Scratching her chest, she sighed in defeat before instantly chastising herself for her bad habit. Her skin would never again be the same after the year was finished with her if she kept it up.

"Come on, newbie... part of the Carny experience is finding you have a voice!" Someone said behind her, "Try again, but louder."

She looked back, only seeing a dark silhouette against the lights that were behind him. The only thing noticeable was his blonde hair at the top, tainted bloodily from the red lights. Squinting, she hesitantly nodded, turning back to the bar.

"Excuse me!" She called a little louder, leaning against the sticky counter.

"Eh, Fizz!" The man behind her spoke again with a piercing whistle.

And just like that, she was beginning to believe The Desperate Carnival was actually a disguised time machine and that she had been teleported to the 1920s through some portal she accidentally crossed while going to the bar.

The bartender finally spun around, acknowledging the two with a curt nod, "The usual for you and the lady, boss?"
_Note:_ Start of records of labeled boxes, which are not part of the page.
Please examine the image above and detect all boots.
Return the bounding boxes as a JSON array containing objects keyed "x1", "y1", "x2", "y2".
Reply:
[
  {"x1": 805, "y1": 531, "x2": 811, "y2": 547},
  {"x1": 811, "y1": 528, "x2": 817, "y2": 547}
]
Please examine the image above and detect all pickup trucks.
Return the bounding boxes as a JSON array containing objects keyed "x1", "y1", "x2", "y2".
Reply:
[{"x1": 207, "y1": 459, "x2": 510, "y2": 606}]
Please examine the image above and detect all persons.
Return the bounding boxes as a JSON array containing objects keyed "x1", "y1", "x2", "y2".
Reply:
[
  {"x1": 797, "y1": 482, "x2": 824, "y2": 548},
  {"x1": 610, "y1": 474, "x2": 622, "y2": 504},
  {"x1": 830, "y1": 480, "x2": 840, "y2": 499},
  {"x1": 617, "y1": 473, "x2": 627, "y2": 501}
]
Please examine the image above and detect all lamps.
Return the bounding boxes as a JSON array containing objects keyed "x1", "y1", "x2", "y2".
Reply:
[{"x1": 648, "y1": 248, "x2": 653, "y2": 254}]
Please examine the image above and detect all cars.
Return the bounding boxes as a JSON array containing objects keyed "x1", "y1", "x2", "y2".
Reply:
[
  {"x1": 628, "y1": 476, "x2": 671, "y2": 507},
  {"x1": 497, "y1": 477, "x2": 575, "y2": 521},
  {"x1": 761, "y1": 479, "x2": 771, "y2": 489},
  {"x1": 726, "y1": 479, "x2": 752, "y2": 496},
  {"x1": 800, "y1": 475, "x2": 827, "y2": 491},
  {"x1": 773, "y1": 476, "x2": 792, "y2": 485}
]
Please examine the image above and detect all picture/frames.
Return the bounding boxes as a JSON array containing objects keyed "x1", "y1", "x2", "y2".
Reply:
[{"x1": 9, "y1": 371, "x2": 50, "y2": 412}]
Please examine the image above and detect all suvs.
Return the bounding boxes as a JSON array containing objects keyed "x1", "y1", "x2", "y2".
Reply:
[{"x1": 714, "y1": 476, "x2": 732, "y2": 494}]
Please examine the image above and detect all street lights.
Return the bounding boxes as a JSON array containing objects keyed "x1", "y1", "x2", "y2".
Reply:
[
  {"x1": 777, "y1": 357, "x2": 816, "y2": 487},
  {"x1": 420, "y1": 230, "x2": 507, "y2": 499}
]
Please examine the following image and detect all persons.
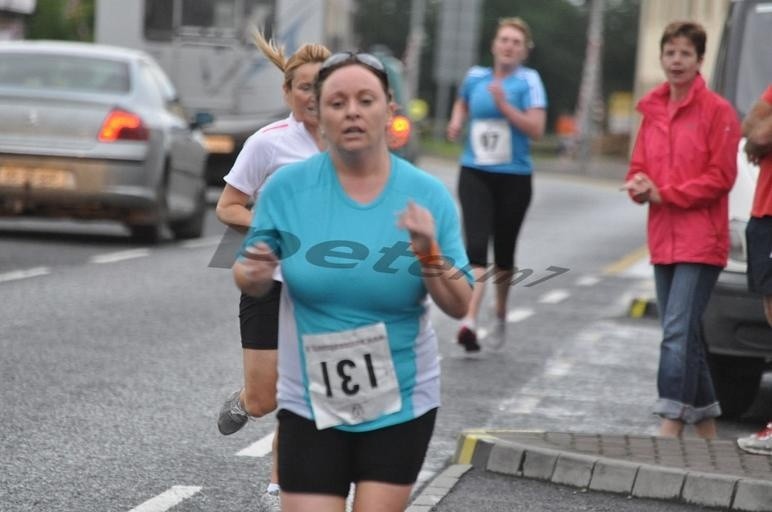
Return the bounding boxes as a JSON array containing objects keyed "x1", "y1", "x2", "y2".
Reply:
[
  {"x1": 231, "y1": 50, "x2": 476, "y2": 511},
  {"x1": 442, "y1": 15, "x2": 549, "y2": 353},
  {"x1": 215, "y1": 34, "x2": 332, "y2": 494},
  {"x1": 737, "y1": 85, "x2": 772, "y2": 455},
  {"x1": 617, "y1": 19, "x2": 742, "y2": 442}
]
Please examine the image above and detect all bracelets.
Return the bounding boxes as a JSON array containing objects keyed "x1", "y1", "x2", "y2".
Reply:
[{"x1": 410, "y1": 243, "x2": 439, "y2": 266}]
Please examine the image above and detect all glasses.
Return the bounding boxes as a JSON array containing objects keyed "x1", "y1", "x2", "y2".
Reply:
[{"x1": 322, "y1": 50, "x2": 386, "y2": 76}]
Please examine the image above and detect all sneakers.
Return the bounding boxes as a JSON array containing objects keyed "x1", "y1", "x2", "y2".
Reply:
[
  {"x1": 456, "y1": 314, "x2": 507, "y2": 352},
  {"x1": 737, "y1": 421, "x2": 772, "y2": 455},
  {"x1": 217, "y1": 385, "x2": 282, "y2": 512}
]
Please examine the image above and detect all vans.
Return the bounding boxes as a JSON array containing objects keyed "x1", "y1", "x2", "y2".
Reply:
[{"x1": 701, "y1": 0, "x2": 772, "y2": 422}]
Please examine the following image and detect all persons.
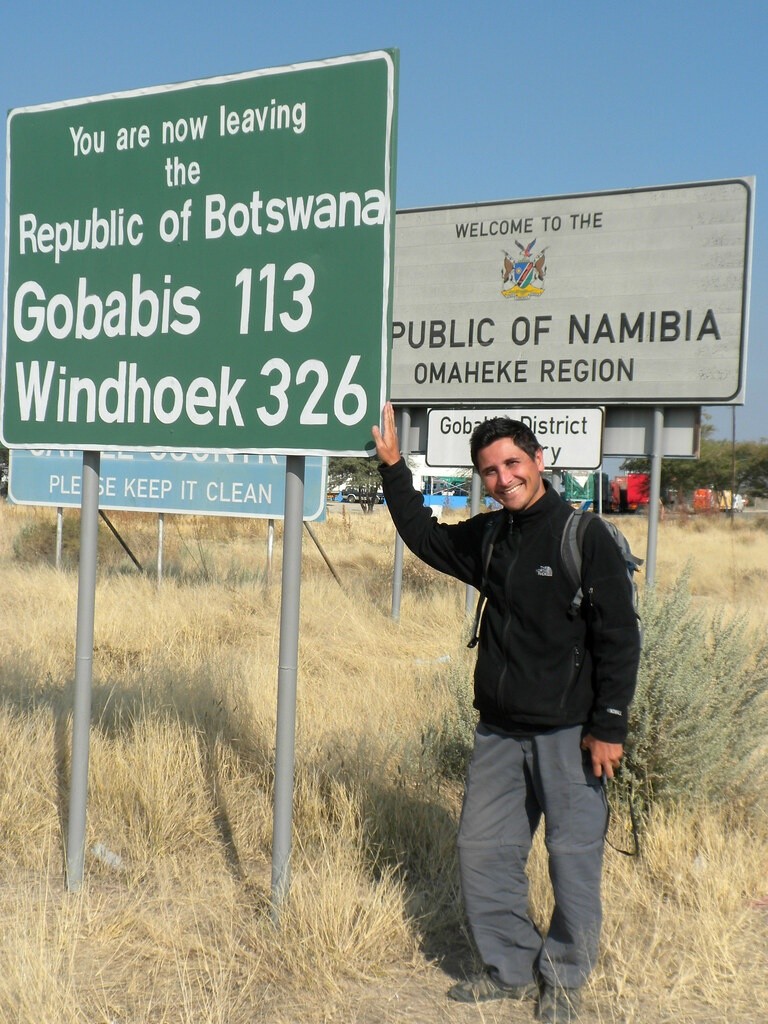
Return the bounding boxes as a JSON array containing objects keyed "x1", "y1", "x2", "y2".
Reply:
[{"x1": 369, "y1": 400, "x2": 644, "y2": 1024}]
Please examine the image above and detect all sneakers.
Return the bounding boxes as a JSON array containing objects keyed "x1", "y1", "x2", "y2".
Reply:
[
  {"x1": 533, "y1": 985, "x2": 579, "y2": 1023},
  {"x1": 448, "y1": 973, "x2": 536, "y2": 1004}
]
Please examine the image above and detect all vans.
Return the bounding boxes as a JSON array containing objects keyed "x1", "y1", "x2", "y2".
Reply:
[{"x1": 342, "y1": 485, "x2": 385, "y2": 504}]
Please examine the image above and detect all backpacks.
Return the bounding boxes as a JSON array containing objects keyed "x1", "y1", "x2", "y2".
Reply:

Penelope looked at the man behind her again, her eyes widened at the casual nickname. Either the bartender was seriously into boosting the egos of men, or this man was someone important.

She didn't rule out the first one.

"Make hers a water." He chuckled, leaning against the standing table, acting as a ledge behind him.

Penelope watched as the bartender quickly mixed up the guy's usual before filling a glass with ice and tap water. As he placed the drinks onto the counter, Penelope's eyebrow quirked up amusedly at the brightly coloured cocktail next to the water glass.

"Interesting choice, 'boss', is it for your girlfriend?" She mocked, handing him the girly drink with a bemused smile.

"What's even more interesting is believing flavours are gendered, love." The sound of his rumbling laugh made her blush as he casually scolded her conservative stream of thoughts. He turned and left with a lazy two finger salute in the air, "Toxic masculinity will not take away my right of getting fucked up on sugar!" He yelled passionately out into the madhouse before being completely devoured into the now-giggling and cheering crowd.

Her cheeks began to hurt from smiling so much as she shook her head in amusement, laughing at both herself and his idiocy. So, not exactly 1920s—she doubted it was known for its deep dish into the sociology of gender. But at least she was getting a free lesson in Sociology.